Faculty attitudes about teaching and grading underwent a profound shift that coincided with the Vietnam War.  Many professors, certainly not all or even a majority, became convinced that grades were not a useful tool for motivation, were not a valid means of evaluation and created a harmful authoritarian environment for learning.  Added to this shift was a real-life exigency. In the 1960s, full-time male college students were exempt from the military draft. If a male college student flunked out, chances were that he would end up as a soldier in the Vietnam War, a highly unpopular conflict on a deadly battlefield. Partly in response to changing attitudes about the nature of teaching and partly to ensure that male students maintained their full-time status, grades rose rapidly. When the war ended so did the rise in grades. Perhaps the attitude shift of many professors toward grading needed the political impetus of an unpopular war to change grading practices across all departments and campuses. I call this period the Vietnam era of grade inflation.

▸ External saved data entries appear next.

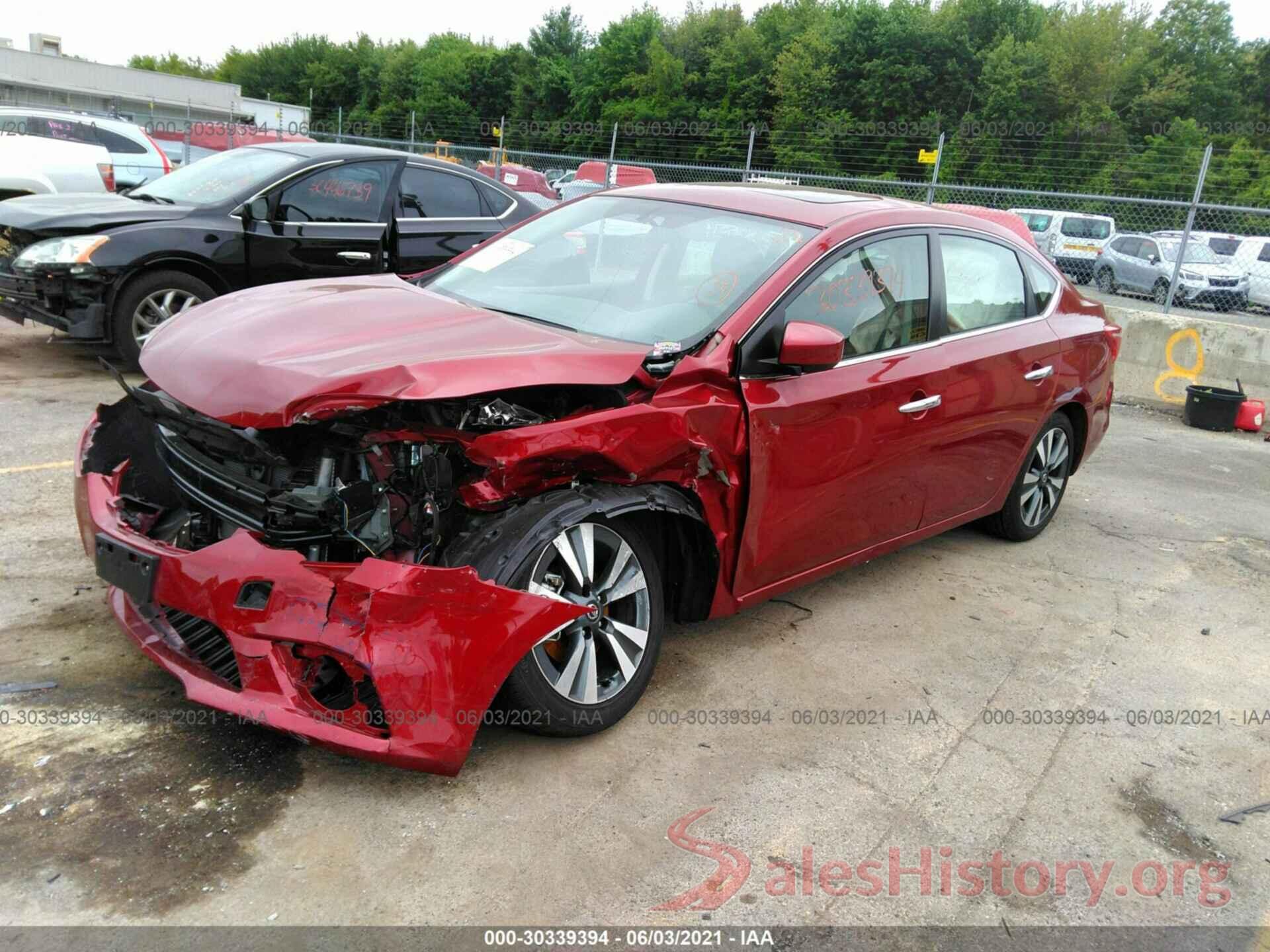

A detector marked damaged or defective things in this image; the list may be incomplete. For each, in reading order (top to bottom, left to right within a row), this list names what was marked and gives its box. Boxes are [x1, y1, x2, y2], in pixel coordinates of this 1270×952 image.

detached front bumper [0, 269, 107, 340]
detached front bumper [78, 416, 589, 777]
crumpled hood [144, 274, 650, 426]
red damaged sedan [74, 186, 1117, 777]
cracked pavement [2, 318, 1270, 924]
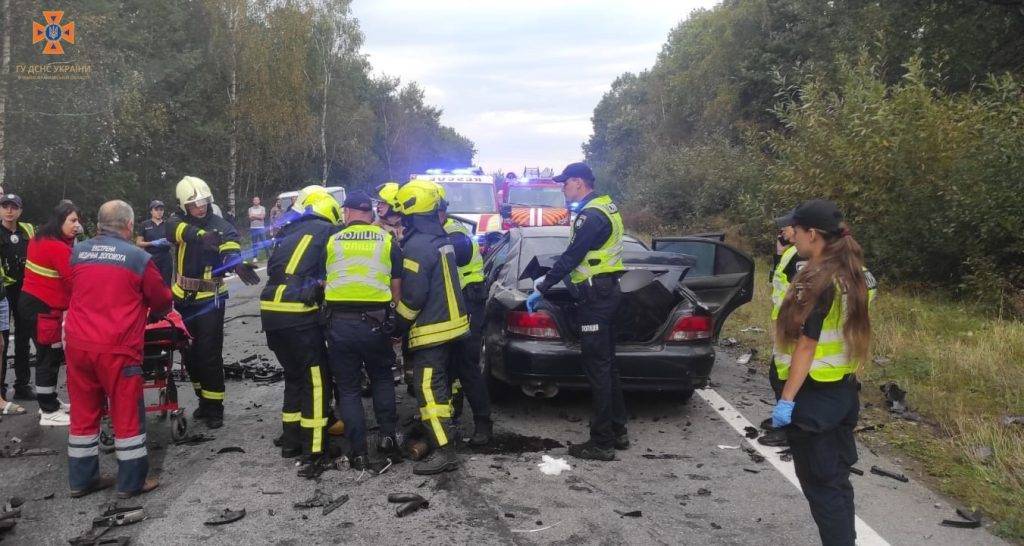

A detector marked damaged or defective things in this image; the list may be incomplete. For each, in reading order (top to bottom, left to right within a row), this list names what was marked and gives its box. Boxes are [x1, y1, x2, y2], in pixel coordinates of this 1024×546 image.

damaged dark sedan [477, 225, 753, 399]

Rojstaczer states that grades began to rise again in the 1980s, when students and parents began to be seen as “consumers” of education:

By the late 1980s, GPA’s were rising at a rate of 0.1 points per decade (see top chart), a rate 1/4 of that experienced during the Vietnam era (the pace was so slow that until the 2000s it wasn’t entirely clear that it was a national phenomenon).  A’s were going up by about five to six percentage points per decade.  During that time, there was something else new under the sun on college campuses.  A new ethos had developed among college leaders.  Students were no longer thought of as acolytes searching for knowledge.  Instead they were customers.  Phrases like “success rates” began to become buzz phrases among academic administrators.

“Grades are a bit like currency, so it’s not surprising that there is a tendency for grades to inflate over time,” Rojstaczer told USA Today in June. “But students are inclined to not take school seriously when they know they can get a B or better with little or no work.”